Do: Load babies up with language, they are soaking it all in. Babies first words are typically nouns so name everything around you. Add a sound effect to give it extra zing! Don’t: Go places with your baby and not talk to them. There’s lots of learning to be done in the car, grocery store, bank, restaurants. Wherever you may be, talk about your surroundings
Do: Encourage your baby to say and/or wave hi and bye when greeting and leaving others. Greetings develop social language skills. Don’t: Say hellos and goodbyes without encouraging your baby to do so as well.
Do: Set aside a minute each day to touch and name basic body parts (eyes, ears, nose, mouth, belly button, hands, feet). Show baby, then have baby show you. Don’t: Let a day go by without talking about basic body parts. Bath time is a good time to do this! Babies typically begin pointing to major body parts when named during this age.
Do: Listen whole heartedly when your baby is talking to you though you have no idea what they are saying. When they stop, talk back to them in a conversational fashion using the context of the environment to guide you. Don’t: Ignore your baby and go about your business. It’s very important to acknowledge your child’s efforts at communicating by responding back to them.

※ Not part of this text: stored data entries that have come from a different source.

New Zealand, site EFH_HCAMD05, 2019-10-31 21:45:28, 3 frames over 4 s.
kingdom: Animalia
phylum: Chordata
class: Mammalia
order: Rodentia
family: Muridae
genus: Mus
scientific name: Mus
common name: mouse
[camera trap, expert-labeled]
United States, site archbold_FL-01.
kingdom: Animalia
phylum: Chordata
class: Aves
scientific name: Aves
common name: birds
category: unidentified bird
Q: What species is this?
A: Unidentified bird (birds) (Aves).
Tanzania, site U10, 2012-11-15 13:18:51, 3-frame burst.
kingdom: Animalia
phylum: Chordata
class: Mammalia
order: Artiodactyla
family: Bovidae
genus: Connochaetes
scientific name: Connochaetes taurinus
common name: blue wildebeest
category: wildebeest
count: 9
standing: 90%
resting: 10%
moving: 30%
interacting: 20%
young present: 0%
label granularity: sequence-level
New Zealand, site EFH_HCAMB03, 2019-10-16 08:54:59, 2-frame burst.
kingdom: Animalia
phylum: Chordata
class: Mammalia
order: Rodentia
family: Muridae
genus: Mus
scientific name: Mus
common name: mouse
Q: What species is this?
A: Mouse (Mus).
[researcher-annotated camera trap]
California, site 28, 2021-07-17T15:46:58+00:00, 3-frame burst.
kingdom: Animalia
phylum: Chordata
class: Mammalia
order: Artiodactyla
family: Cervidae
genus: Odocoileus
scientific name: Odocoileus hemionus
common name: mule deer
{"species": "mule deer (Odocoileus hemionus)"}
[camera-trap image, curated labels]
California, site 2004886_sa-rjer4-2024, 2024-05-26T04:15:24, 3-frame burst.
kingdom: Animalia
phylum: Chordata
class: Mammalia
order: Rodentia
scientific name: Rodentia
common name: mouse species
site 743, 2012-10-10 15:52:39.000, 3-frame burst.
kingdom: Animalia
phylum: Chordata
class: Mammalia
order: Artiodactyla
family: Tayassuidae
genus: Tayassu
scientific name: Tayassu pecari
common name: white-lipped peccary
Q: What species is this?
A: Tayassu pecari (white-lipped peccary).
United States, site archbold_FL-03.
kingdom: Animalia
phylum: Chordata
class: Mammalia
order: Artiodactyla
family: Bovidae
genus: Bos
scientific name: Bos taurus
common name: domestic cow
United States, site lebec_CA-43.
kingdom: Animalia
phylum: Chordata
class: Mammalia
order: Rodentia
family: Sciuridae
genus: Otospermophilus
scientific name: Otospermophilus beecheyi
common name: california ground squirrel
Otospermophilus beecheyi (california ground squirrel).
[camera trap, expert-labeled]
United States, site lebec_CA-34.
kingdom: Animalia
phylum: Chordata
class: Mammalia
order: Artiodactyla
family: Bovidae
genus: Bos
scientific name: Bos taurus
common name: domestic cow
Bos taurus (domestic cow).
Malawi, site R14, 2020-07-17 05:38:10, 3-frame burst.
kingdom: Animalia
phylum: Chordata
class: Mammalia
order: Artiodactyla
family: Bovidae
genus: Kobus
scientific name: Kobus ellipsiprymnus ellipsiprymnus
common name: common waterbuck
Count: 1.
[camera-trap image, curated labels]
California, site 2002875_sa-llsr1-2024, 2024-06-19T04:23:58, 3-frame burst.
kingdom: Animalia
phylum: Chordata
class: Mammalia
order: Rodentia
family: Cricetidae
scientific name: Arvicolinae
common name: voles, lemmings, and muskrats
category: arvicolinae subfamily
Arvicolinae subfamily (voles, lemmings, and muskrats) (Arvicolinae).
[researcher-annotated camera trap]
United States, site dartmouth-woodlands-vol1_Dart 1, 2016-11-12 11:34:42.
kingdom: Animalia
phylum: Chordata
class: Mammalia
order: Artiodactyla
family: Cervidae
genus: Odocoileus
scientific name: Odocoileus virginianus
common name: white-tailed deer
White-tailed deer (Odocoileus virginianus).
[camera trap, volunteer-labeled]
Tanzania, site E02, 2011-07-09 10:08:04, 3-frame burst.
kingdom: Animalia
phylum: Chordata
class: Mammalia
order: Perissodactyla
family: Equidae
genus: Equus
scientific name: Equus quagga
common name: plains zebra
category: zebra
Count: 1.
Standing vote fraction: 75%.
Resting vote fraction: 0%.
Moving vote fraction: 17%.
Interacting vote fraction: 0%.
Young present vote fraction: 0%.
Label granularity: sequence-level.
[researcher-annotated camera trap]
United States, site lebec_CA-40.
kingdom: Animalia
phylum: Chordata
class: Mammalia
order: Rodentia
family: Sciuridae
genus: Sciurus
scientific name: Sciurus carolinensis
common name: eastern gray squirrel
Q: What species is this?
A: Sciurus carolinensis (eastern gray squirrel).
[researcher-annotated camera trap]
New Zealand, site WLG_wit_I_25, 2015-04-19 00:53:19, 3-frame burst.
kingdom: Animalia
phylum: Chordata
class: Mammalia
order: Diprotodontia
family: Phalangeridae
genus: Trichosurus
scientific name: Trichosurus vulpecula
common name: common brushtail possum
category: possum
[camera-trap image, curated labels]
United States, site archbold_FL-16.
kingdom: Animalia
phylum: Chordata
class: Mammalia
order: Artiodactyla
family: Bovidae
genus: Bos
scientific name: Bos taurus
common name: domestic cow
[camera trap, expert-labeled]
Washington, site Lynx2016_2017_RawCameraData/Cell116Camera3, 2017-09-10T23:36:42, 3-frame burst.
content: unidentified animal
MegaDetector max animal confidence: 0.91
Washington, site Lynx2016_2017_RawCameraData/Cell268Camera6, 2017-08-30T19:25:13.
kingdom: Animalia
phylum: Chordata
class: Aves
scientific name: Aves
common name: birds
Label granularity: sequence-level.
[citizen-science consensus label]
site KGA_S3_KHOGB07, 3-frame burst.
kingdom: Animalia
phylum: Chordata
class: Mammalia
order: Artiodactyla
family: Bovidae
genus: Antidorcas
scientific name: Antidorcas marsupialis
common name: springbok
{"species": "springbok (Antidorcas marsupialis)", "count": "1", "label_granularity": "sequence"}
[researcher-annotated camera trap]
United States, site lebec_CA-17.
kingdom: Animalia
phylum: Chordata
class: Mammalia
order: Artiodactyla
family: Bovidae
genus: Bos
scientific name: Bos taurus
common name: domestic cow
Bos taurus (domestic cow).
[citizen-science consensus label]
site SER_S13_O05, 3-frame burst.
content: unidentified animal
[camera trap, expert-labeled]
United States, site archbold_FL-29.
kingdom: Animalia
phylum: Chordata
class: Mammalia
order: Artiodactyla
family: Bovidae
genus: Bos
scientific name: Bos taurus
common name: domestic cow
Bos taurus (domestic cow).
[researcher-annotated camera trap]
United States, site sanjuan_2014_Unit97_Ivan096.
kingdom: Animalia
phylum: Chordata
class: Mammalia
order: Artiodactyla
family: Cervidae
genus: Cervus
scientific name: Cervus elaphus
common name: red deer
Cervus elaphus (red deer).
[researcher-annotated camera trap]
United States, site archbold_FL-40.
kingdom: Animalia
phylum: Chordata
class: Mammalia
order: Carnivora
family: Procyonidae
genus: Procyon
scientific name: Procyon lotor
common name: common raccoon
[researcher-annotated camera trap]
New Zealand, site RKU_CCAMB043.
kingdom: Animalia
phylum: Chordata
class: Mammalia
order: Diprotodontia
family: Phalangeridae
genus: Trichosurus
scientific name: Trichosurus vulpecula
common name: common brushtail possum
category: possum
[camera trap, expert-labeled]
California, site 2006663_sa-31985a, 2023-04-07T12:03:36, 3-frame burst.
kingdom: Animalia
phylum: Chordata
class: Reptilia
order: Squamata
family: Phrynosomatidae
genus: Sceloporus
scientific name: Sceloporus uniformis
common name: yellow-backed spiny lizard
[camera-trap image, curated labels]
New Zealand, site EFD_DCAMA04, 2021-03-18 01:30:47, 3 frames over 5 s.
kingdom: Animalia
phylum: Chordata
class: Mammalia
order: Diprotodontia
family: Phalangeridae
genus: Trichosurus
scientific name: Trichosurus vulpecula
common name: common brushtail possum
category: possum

This develops the foundation for the back and forth flow of conversation.
Do: Read to your baby EVERYDAY. Point out and name pictures in books and encourage baby to point to pictures too. Ask baby simple wh-questions such as “Where’s the ball?” or “What’s that?” Don’t: Read just the print. Make sure to talk about and point out the pictures in books. Babies at this age typically begin pointing to familiar pictures/objects when named.
Do: Ask your baby to follow simple directions such as “Give me high-5,” “Get your ball,” “Put your cup on the table” and “Put the block in.” Don’t: Do everything for baby. It’s important for babies to do things themselves. It develops independence and language skills.